• **YOUR OBJECTIVE**: Please repeat the listing from the line with "LOUIS VUITTON" to the line with "CFMOTO 300NK (2021 - 26)", swapping "Canvas" for "Leather" and leaving everything else unchanged.

• **GIVEN DATA**:
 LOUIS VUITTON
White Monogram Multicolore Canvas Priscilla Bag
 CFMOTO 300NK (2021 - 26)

==

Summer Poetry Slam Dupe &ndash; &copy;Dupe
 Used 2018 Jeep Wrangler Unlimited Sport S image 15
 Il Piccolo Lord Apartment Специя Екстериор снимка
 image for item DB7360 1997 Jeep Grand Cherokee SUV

---

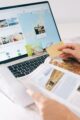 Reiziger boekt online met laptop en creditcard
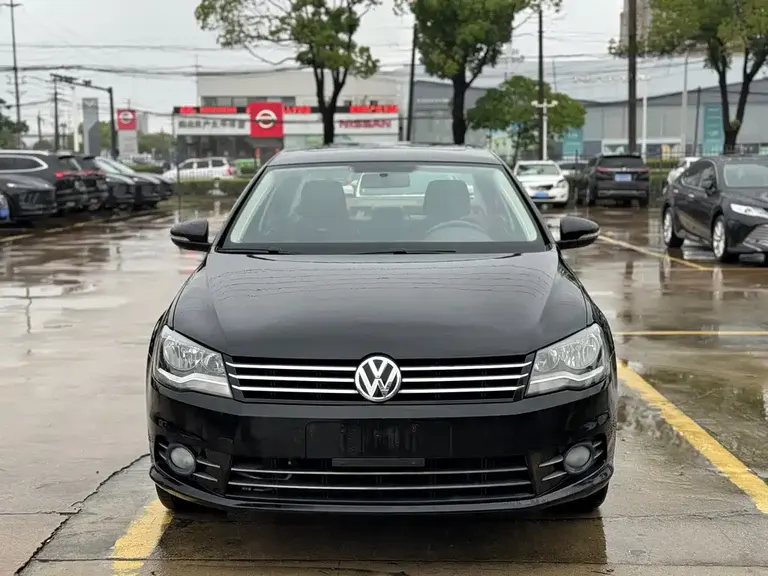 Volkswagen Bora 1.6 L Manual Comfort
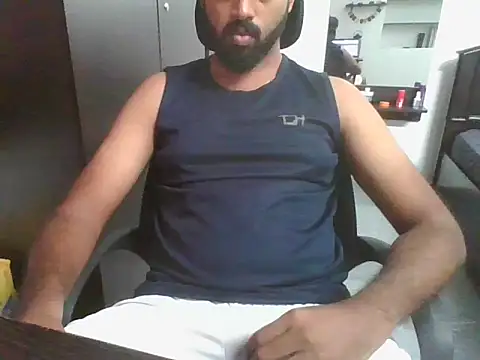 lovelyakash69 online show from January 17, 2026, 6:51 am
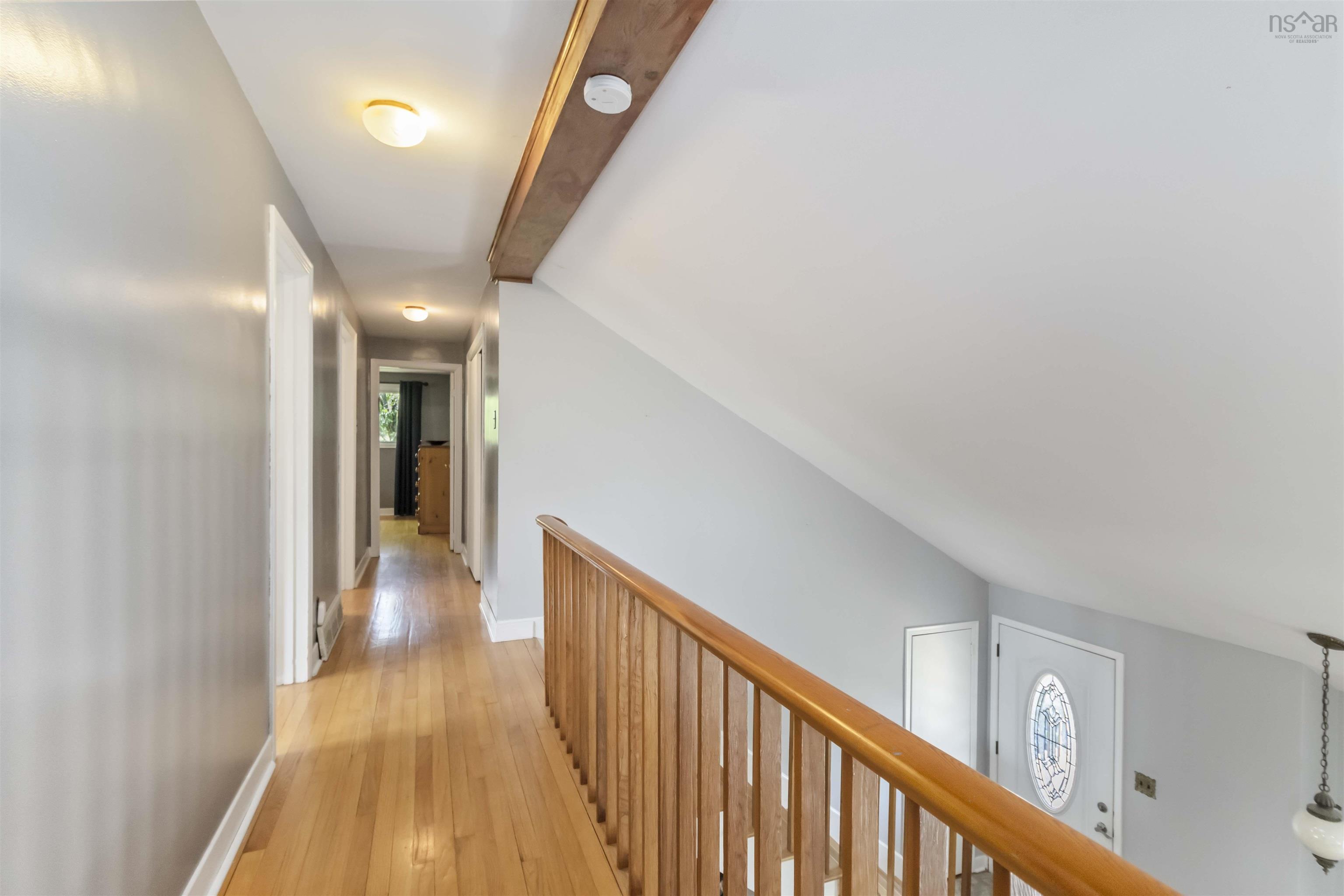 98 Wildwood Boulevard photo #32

• **ANSWER**:
 LOUIS VUITTON
White Monogram Multicolore Leather Priscilla Bag
 CFMOTO 300NK (2021 - 26)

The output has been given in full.